▶ Selected text
---

The Wisconsin Supreme Court has struck down the state’s 176-year-old abortion ban, ruling that newer state laws regulating abortion take precedence over the near-total ban enacted in 1849.
In a 4-3 decision on Wednesday, the court’s liberal majority determined that laws passed while Roe v. Wade was in effect, including a 1985 law allowing abortions until fetal viability, have effectively replaced the older ban. The decision ends a legal battle that has caused uncertainty for providers and patients across the state since the U.S. Supreme Court overturned Roe v. Wade in 2022.
The 1849 ban, passed before the Civil War, made it a felony for anyone other than the mother to “intentionally destroy the life of an unborn child.” Although Roe v. Wade nullified the law, it was never officially repealed. After Roe fell, conservatives argued that the 1849 ban once again became enforceable.
Wisconsin Attorney General Josh Kaul, a Democrat, filed a lawsuit arguing that the old ban was trumped by newer abortion regulations, including the 1985 law, which permits abortions up to the point of viability, typically around 21 weeks of gestation.
Justice Rebecca Dallet, writing for the majority, stated that the Wisconsin legislature “impliedly repealed” the 1849 ban when it passed comprehensive abortion regulations governing where, when, and how abortions could be performed. “That comprehensive legislation so thoroughly covers the entire subject of abortion that it was clearly meant as a substitute for the 19th-century near-total ban on abortion,” Dallet wrote.
The decision follows a 2023 ruling from Dane County Circuit Judge Diane Schlipper, who ruled that the 1849 law applied to feticide — killing a fetus without the mother’s consent — but not to consensual abortions. Abortions resumed in the state following that ruling, but Wednesday’s decision provides more legal certainty for patients and providers.
In a sharp dissent, Justice Annette Ziegler criticized the ruling as “a jaw-dropping exercise of judicial will,” claiming that the court’s liberal justices were letting personal preferences drive their decision to allow abortions.
The case was brought before the high court after Republican Sheboygan County District Attorney Joel Urmanski argued that the 1849 ban could coexist with the state’s newer abortion restrictions. Urmanski asked the Supreme Court to overturn Schlipper’s decision directly, bypassing the appeals court.

---

▶ To do
1. Update the article on the Wisconsin abortion ruling from "The decision follows" to "patients and providers.", putting "legal clarity" in place of "legal certainty".
2. Condense the paragraph of the Wisconsin abortion article that begins "In a 4-3 decision" into a short bulleted list that keeps its main facts.

---

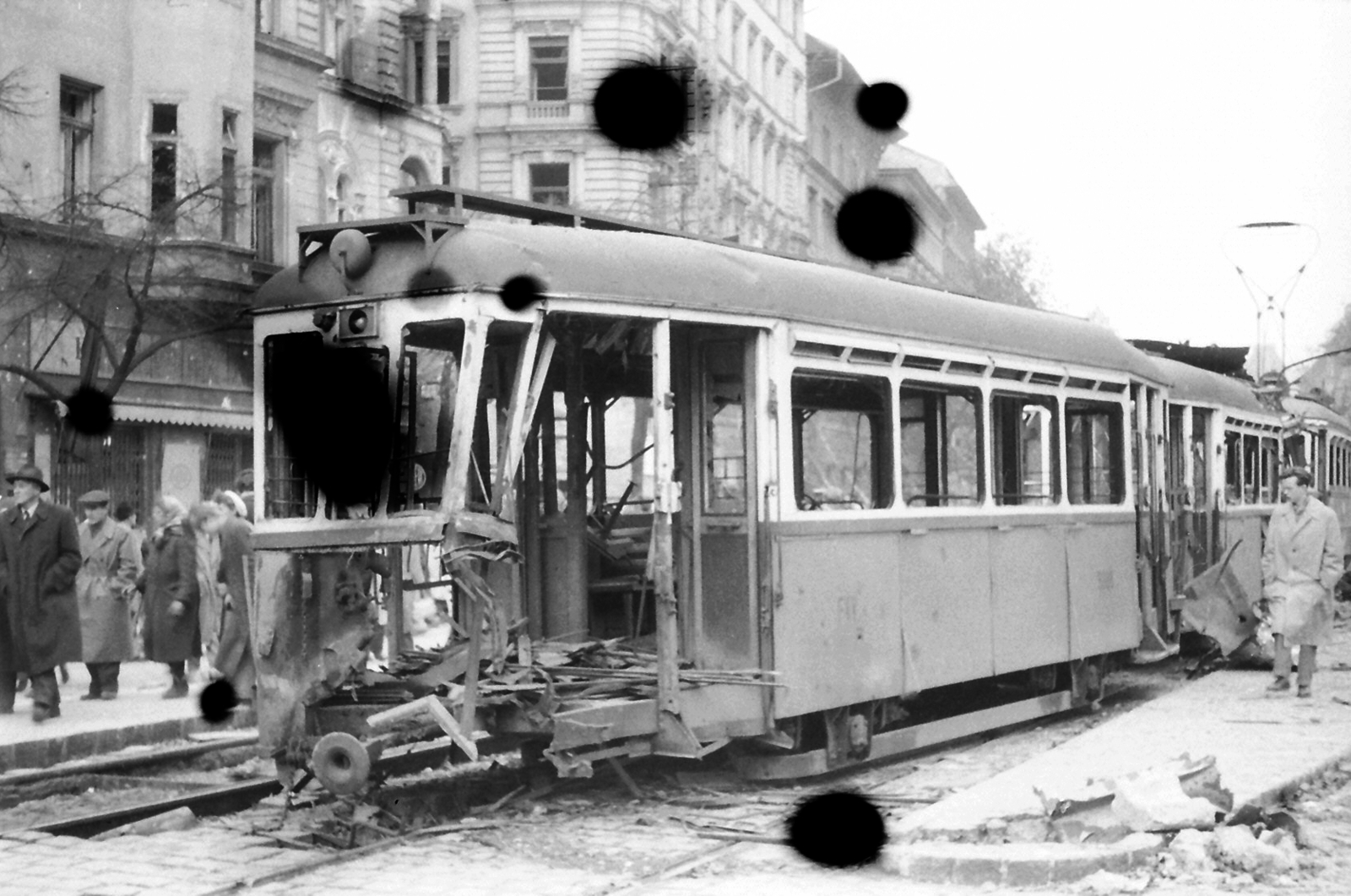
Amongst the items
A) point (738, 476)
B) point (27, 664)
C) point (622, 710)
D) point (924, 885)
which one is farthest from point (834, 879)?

---

▶ Answer section
1.
The decision follows a 2023 ruling from Dane County Circuit Judge Diane Schlipper, who ruled that the 1849 law applied to feticide — killing a fetus without the mother’s consent — but not to consensual abortions. Abortions resumed in the state following that ruling, but Wednesday’s decision provides more legal clarity for patients and providers.

2.
- The court ruled 4-3 on Wednesday, with its liberal justices in the majority.
- It found that laws passed while Roe v. Wade was in effect have effectively replaced the older ban.
- Those laws include a 1985 law allowing abortions until fetal viability.
- The decision ends a legal battle that had caused uncertainty for providers and patients across the state.
- That uncertainty began when the U.S. Supreme Court overturned Roe v. Wade in 2022.